For the linear regression, the score represents R squared. R squared is a statistical measure of the amount of variance around the fitted values or in otherwords how close the data fits to the fitted regression line. This score can be represented as a percent conversion of about roughly 86% meaning the trained model has 86% accuracy predicting the size of the green blob from the amount of Potassium Chloride and heat given.

In [44]:
temperature_coef = reg.coef_[0]
mols_coef = reg.coef_[1] 
intercept = reg.intercept_

print("Temperature coefficient = ", temperature_coef,"\n")
print("Mols coefficient = ", mols_coef, "\n")
print("Intercept = ", intercept)

Temperature coefficient =  866.1464133719206 

Mols coefficient =  1032.6950664857964 

Intercept =  -409391.4795834075


## Equation

$ h(x) = -409391 + 1032(mols) + 866(temp) $

## Part 4. Use Cross Validation

In [45]:
# Use the cross_val_score function to repeat your experiment across many shuffles of the data

# Report on their finding and their significance


# k-fold for cross validation is defaulted at k = 5

results = cross_val_score(reg, x_train, y_train)

print("Cross validations results = ", results, "\n")

mean, standard_deviation = results.mean(), results.std()

print("%0.2f accuracy with a standard deviation of %0.2f" % (mean, standard_deviation))


Cross validations results =  [0.86226163 0.81982226 0.88938198 0.86663176 0.85729958] 

0.86 accuracy with a standard deviation of 0.02


## Findings and significance on the use of cross validation

The significace of the cross validation is that it can estimate the accuracy of a model predicting new data and limit issues such as overfitting.

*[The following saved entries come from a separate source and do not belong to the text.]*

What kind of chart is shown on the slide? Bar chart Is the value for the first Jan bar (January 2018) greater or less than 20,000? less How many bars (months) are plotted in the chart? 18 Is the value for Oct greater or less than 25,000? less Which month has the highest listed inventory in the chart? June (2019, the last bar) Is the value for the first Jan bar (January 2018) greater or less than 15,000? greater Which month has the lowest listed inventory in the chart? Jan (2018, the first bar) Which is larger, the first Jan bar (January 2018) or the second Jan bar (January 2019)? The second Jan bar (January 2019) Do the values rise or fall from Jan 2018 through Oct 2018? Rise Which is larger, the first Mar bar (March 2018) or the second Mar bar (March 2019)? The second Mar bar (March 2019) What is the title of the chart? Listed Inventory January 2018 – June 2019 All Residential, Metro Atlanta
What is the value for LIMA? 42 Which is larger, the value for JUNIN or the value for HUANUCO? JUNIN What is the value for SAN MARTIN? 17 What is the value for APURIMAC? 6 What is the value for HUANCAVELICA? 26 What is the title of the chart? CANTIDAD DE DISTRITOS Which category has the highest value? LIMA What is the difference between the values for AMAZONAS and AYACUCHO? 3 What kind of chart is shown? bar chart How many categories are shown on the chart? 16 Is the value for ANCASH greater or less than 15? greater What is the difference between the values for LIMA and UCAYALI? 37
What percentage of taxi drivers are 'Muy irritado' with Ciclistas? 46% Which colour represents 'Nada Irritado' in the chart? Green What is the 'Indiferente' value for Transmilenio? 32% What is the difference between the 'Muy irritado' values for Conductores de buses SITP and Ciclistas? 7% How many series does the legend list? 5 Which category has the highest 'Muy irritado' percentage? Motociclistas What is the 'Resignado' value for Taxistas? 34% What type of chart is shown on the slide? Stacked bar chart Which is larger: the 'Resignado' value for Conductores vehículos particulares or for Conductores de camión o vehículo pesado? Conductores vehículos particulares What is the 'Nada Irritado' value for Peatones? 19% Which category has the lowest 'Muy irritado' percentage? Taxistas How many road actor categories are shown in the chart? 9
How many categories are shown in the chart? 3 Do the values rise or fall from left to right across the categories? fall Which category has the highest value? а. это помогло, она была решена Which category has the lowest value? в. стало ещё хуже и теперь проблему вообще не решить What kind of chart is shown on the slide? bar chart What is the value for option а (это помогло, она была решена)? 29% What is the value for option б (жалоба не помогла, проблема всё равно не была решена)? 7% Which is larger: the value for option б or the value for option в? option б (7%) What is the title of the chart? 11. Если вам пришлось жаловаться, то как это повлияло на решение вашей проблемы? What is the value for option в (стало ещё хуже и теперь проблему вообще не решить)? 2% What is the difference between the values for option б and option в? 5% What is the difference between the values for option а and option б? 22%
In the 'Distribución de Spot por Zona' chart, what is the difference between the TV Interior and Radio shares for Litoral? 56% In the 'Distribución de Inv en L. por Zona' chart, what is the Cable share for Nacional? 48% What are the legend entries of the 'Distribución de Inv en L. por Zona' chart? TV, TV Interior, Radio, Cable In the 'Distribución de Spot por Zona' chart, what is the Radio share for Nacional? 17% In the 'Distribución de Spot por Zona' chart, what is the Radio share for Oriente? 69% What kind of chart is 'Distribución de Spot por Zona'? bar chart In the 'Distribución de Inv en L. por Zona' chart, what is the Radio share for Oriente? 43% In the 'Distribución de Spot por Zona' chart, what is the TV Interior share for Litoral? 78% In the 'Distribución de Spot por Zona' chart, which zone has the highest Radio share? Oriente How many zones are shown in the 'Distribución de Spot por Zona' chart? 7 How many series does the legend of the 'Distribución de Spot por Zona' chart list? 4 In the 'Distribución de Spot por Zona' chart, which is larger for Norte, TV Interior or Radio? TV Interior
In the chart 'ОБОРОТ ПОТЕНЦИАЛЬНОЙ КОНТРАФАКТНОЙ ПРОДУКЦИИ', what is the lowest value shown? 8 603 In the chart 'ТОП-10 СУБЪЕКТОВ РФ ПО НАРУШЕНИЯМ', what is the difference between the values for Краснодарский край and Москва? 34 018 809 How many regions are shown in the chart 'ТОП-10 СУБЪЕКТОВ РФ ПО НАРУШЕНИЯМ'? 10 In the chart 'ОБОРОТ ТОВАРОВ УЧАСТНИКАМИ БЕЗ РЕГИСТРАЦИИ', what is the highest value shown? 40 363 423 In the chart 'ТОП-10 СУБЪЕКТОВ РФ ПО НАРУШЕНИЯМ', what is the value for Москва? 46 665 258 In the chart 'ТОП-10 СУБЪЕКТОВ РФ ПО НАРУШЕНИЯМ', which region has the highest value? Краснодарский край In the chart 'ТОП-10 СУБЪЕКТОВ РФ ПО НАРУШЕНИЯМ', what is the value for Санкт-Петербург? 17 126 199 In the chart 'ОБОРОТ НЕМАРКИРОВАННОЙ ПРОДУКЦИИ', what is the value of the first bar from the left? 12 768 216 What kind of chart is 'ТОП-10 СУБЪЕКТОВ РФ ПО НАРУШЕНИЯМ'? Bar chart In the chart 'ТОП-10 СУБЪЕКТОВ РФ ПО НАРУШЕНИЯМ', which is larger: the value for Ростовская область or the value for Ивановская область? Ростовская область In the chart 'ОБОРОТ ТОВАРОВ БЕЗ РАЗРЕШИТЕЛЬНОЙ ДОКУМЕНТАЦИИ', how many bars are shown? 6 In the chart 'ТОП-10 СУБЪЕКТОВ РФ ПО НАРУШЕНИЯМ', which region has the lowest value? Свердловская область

The cross validation function takes the k-fold approach where the dataset is split into k subsets where the k-1 subset is used as the validation set for comparsion. By doing this in a loop k times, the cross validation results is an array of accuracy scores where a more accurate accuracy can be produced.

## Part 5. Using Polynomial Regression

In [46]:
# Using the PolynomialFeatures library perform another regression on an augmented dataset of degree 2

# Report on the metrics and output the resultant equation as you did in Part 3.


poly = PolynomialFeatures(degree = 2)

Xtest = poly.fit_transform(x_test)
Xtrain = poly.fit_transform(x_train)
line_reg = LinearRegression()
line_reg.fit(Xtrain,y_train)

Y_prediction = line_reg.predict(Xtest)
data_comparsion = pandas.DataFrame({'Actual':y_test, 'Predicted':Yprediction})
data_comparsion.head()


Unnamed: 0,Actual,Predicted
521,117762.3,117762.3
737,868729.3,868729.3
740,1084893.0,1084893.0
660,1716039.0,1716039.0
411,953685.0,953685.0


In [47]:
Scoring = line_reg.score(Xtest,y_test)

print("Score = ", Scoring, "\n")
print("Coefficients = ", line_reg.coef_, "\n")
print("Intercept = ", line_reg.intercept_)


Score =  1.0 

Coefficients =  [ 0.00000000e+00  1.20000000e+01 -1.27196671e-07  1.26476607e-11
  2.00000000e+00  2.85714287e-02] 

Intercept =  2.0479201339185238e-05


## Equation

$ h(x) = 0.00 + 12.00a - 0.00b + 0.00a^2 + 2.00ab + 0.29b^2$

## Findings

From using polynomial regression, the score has 1.0 evaluation which implies that the model can predict the size of the blob with complete accuracy upon chosen temperature and mol.